--- RECORDS PROVIDED Enclosed Below ---
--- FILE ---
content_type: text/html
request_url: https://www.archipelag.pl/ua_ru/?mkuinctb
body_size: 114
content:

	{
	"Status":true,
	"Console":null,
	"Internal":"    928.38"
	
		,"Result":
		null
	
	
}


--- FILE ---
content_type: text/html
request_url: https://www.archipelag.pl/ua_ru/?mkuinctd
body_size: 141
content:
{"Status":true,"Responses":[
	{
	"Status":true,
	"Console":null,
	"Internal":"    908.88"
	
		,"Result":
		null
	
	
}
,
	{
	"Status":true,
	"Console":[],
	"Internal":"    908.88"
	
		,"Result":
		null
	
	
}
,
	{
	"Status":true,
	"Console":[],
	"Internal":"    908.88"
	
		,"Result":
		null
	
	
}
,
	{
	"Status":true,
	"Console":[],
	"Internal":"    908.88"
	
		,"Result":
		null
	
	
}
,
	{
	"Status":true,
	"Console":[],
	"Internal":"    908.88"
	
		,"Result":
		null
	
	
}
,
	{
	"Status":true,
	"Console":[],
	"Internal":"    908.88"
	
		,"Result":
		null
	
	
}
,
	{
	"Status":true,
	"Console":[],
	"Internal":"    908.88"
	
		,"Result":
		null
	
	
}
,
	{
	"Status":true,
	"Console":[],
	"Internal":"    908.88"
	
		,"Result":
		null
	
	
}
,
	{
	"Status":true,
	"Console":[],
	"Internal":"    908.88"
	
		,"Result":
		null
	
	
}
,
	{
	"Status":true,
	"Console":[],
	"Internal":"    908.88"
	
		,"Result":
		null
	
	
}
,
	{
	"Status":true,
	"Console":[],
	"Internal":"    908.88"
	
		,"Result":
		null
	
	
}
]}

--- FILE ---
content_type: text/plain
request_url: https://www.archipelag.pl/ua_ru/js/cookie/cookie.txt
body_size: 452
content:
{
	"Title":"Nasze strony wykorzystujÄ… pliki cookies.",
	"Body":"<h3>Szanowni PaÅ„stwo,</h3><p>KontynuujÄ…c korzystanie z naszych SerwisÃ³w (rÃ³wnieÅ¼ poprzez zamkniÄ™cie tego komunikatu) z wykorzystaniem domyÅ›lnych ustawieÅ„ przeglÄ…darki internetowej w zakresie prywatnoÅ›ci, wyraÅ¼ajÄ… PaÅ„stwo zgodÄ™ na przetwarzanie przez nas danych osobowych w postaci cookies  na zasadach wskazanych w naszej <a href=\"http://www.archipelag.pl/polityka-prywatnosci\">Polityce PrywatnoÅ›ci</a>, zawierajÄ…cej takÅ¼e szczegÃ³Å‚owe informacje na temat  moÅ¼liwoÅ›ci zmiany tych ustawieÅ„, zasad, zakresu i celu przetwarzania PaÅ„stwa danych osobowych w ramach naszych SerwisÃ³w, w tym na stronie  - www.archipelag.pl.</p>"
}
--- End of Enclosed RECORDS PROVIDED ---
TASK TO COMPLETE: Reproduce all of the material above word for word.

REPLY TO THE TASK:
--- FILE ---
content_type: text/html
request_url: https://www.archipelag.pl/ua_ru/?mkuinctb
body_size: 114
content:

	{
	"Status":true,
	"Console":null,
	"Internal":"    928.38"
	
		,"Result":
		null
	
	
}


--- FILE ---
content_type: text/html
request_url: https://www.archipelag.pl/ua_ru/?mkuinctd
body_size: 141
content:
{"Status":true,"Responses":[
	{
	"Status":true,
	"Console":null,
	"Internal":"    908.88"
	
		,"Result":
		null
	
	
}
,
	{
	"Status":true,
	"Console":[],
	"Internal":"    908.88"
	
		,"Result":
		null
	
	
}
,
	{
	"Status":true,
	"Console":[],
	"Internal":"    908.88"
	
		,"Result":
		null
	
	
}
,
	{
	"Status":true,
	"Console":[],
	"Internal":"    908.88"
	
		,"Result":
		null
	
	
}
,
	{
	"Status":true,
	"Console":[],
	"Internal":"    908.88"
	
		,"Result":
		null
	
	
}
,
	{
	"Status":true,
	"Console":[],
	"Internal":"    908.88"
	
		,"Result":
		null
	
	
}
,
	{
	"Status":true,
	"Console":[],
	"Internal":"    908.88"
	
		,"Result":
		null
	
	
}
,
	{
	"Status":true,
	"Console":[],
	"Internal":"    908.88"
	
		,"Result":
		null
	
	
}
,
	{
	"Status":true,
	"Console":[],
	"Internal":"    908.88"
	
		,"Result":
		null
	
	
}
,
	{
	"Status":true,
	"Console":[],
	"Internal":"    908.88"
	
		,"Result":
		null
	
	
}
,
	{
	"Status":true,
	"Console":[],
	"Internal":"    908.88"
	
		,"Result":
		null
	
	
}
]}

--- FILE ---
content_type: text/plain
request_url: https://www.archipelag.pl/ua_ru/js/cookie/cookie.txt
body_size: 452
content:
{
	"Title":"Nasze strony wykorzystujÄ… pliki cookies.",
	"Body":"<h3>Szanowni PaÅ„stwo,</h3><p>KontynuujÄ…c korzystanie z naszych SerwisÃ³w (rÃ³wnieÅ¼ poprzez zamkniÄ™cie tego komunikatu) z wykorzystaniem domyÅ›lnych ustawieÅ„ przeglÄ…darki internetowej w zakresie prywatnoÅ›ci, wyraÅ¼ajÄ… PaÅ„stwo zgodÄ™ na przetwarzanie przez nas danych osobowych w postaci cookies  na zasadach wskazanych w naszej <a href=\"http://www.archipelag.pl/polityka-prywatnosci\">Polityce PrywatnoÅ›ci</a>, zawierajÄ…cej takÅ¼e szczegÃ³Å‚owe informacje na temat  moÅ¼liwoÅ›ci zmiany tych ustawieÅ„, zasad, zakresu i celu przetwarzania PaÅ„stwa danych osobowych w ramach naszych SerwisÃ³w, w tym na stronie  - www.archipelag.pl.</p>"
}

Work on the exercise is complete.